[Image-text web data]

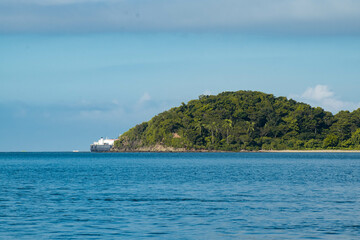 As the mountains stand tall in the port, the fishermen's boat sets sail.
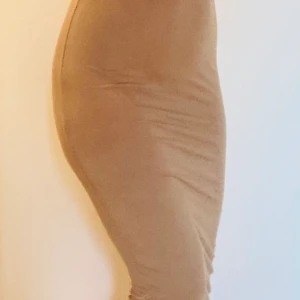 Beige/ljusbrun kjol strl S/M - Snygg trendig kjol i naturmaterialet Viskos.  Stretchig och skön på.  Strl S/M.  Oanvänd. 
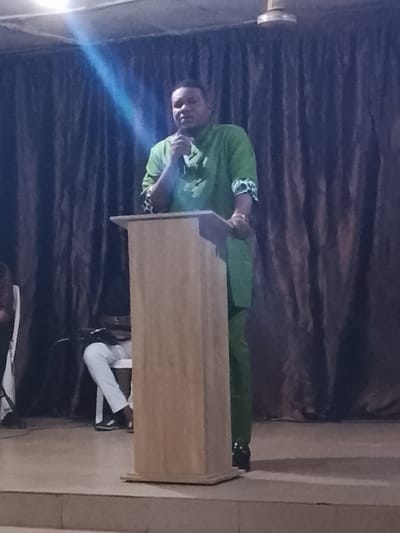 A man in a green suit stands behind a light brown podium on a stage with a shiny surface. He holds a microphone, speaking to an unseen audience. Behind him are dark brown curtains. To the left, a person in white pants and black shoes sits on a chair. A bright light shines from above, creating a glare on the image.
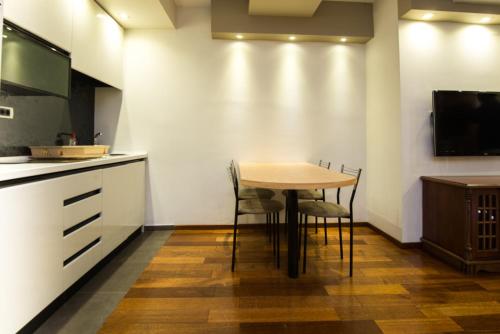 a kitchen with a table and chairs in a room at Vila Centar in Budva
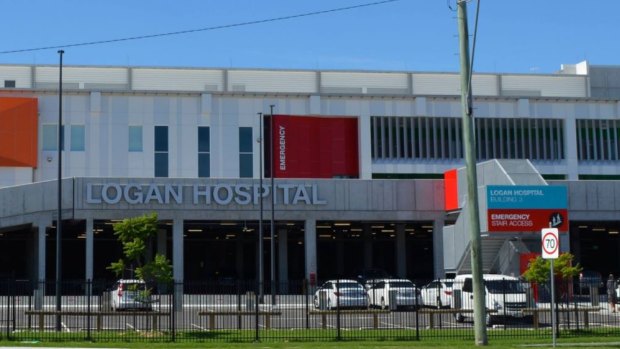 Staff were left shaken after a student nurse was allegedly car-jacked at gunpoint out the front of the hospital.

• [EXERCISE AIM]:
Please restate word for word each line from the one containing "a kitchen with" to the end of the data above, without the pictures.

• [ANSWER BOX]:
 a kitchen with a table and chairs in a room at Vila Centar in Budva
 Staff were left shaken after a student nurse was allegedly car-jacked at gunpoint out the front of the hospital.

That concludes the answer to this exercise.